# ONR & Meg Mitt



## mattyh2013 (Aug 5, 2013)

Hi,

I want to buy one of the below but can't decide:

DJ Supernatural Sponge
Megs Microfiber Mitt 
Microfiber Madness Incredimitt
Microfiber Madness Incredisponge

I've seen some good review on the DJ Sponge.
After trying grout sponges and the zymol sponge I'm not convinced although I did like the kent noodle mitt.

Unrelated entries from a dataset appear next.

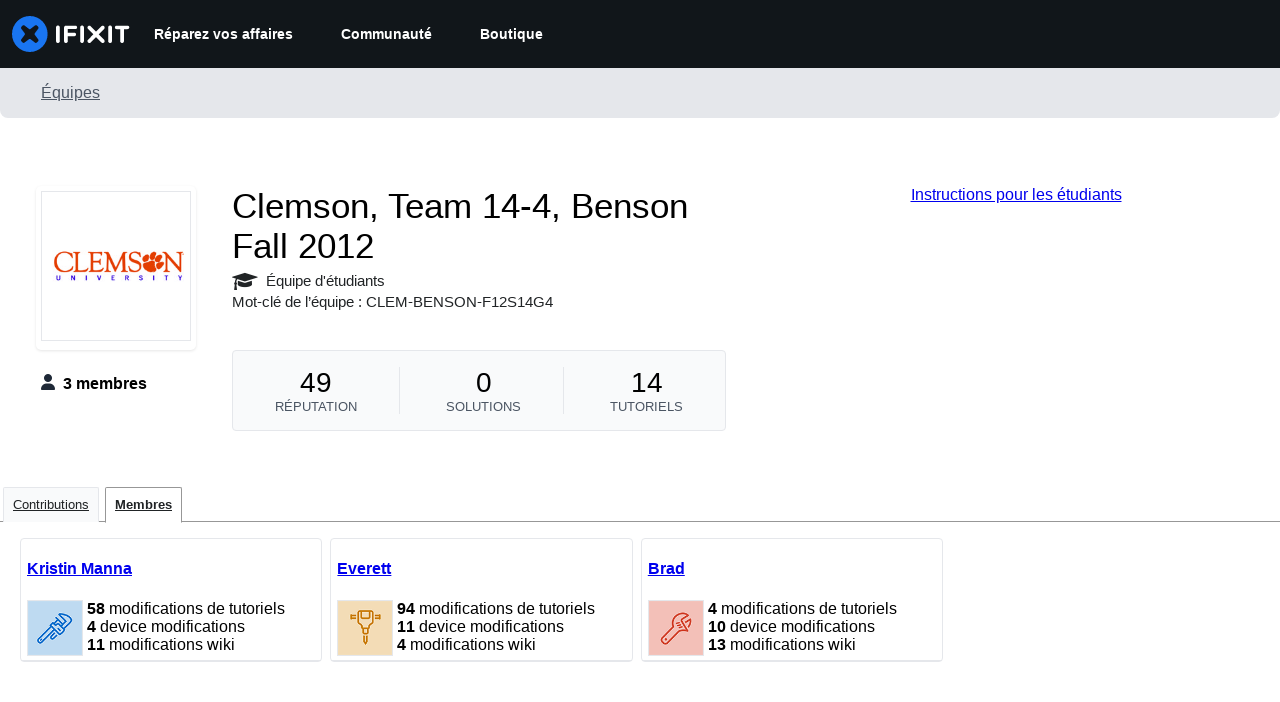

--- FILE ---
content_type: text/json
request_url: https://conf.config-security.com/model
body_size: 86
content:
{"title":"recommendation AI model (keras)","structure":"release_id=0x22:31:2a:3e:24:56:74:5a:2d:7a:55:68:3f:49:58:60:51:7c:2f:2a:44:57:3b:71:6a:79:2e:5e:32;keras;6go7q8k6tsu8rgee2hjtbrdhwpk2ej796srb9p7mxh7e5td0p5sorsyfni771mfidgz12ty5","weights":"../weights/22312a3e.h5","biases":"../biases/22312a3e.h5"}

Any one used any of the above ?

Regards


----------



## Carshine (Nov 11, 2009)

That is the classical Meguiars mitt. Been using this one for some years now, since they stopped making the chenille version. My favorite mitt


----------



## Christian6984 (Dec 20, 2007)

I use the Meg's mitt for normal washes and a b&q grout sponge for ONR but always pre-sprayed to soften dirt a few min before touching panels with the ONR bucket solution.


----------



## mattyh2013 (Aug 5, 2013)

Carshine said:


> That is the classical Meguiars mitt. Been using this one for some years now, since they stopped making the chenille version. My favorite mitt


Thanks.
Do you use it with ONR or just normal washes?


----------



## Lowiepete (Mar 29, 2009)

If the Megs Mitt is anything like a deep pile lambswool mitt, then it's not
really suitable for ONR. What will happen is that ONR's polymers will trap
dirt into the mitt which won't release even with the most enthusiastic rinsing.
If you got on with the noodle mitt, then stick with it. The noodles will discolour
but the polymers do prevent any damage. 

Now that salt is being applied to the roads, do take care that your pre-spray
fully penetrates. It might take a second spraying before you start to wipe. 
Just remember that salt needs to be given sufficient time and liquid to fully
dissolve, else it'll remain as an invisible hazard as sharp as sand!

Regards,
Steve


----------



## mattyh2013 (Aug 5, 2013)

Thanks Lowiepete.

Say no more, I will listen to the master and save my money.

Have you tried the DJ SN Sponge?


----------



## Lowiepete (Mar 29, 2009)

mattyh2013 said:


> Have you tried the DJ SN Sponge?


TBH I have not tried any sponge, though if the SN sponge is nice and soft,
then it should be OK.

There are just two sponges that I would definitely not advocate...

a hard cellulose sponge which resembles a very holey gruyere cheese.
It doesn't behave like a proper sponge and carries a high marring risk.
a sponge that has a microfibre cloth wrapping.
This is the equivalent of about one quarter of an MF cloth and would
need to be thoroughly and carefully rinsed after _every_ wipe. Not 
only would this be truly exhausting, it'll eventually lead to marring
because you cannot face yet another rinse! Constant squeezing out
is not kind to your hands either.
Using ONR isn't just about saving water. It's mainly about making the product
do most of the cleaning work for you, thereby making your washing process
much easier and a tad quicker. I don't think that too many of us _enjoy_ this
process, though we do enjoy the results. The thing that constantly baffles 
me is that because peeps don't believe how easy it can be, they need to try
and invent ways of making it difficult. Why, why, why...? :wall:

Anyone ever wondered why I'm such a strong ONR advocate? I certainly don't
get it for free!

Regards,
Steve


----------



## Blueberry (Aug 10, 2007)

I use a Dodo Supernatural sponge when I use ONR or Dodo LOE. It works well for me, I like it.


----------



## mattyh2013 (Aug 5, 2013)

Lowiepete said:


> Anyone ever wondered why I'm such a strong ONR advocate? I certainly don't
> get it for free!
> Regards,
> Steve


I think you should. I bet shed loads of the stuff has been sold thanks to your comprehensive guide and advice.

Whats your current weapon of choice at the moment?
Noodle mitt?

Regards


----------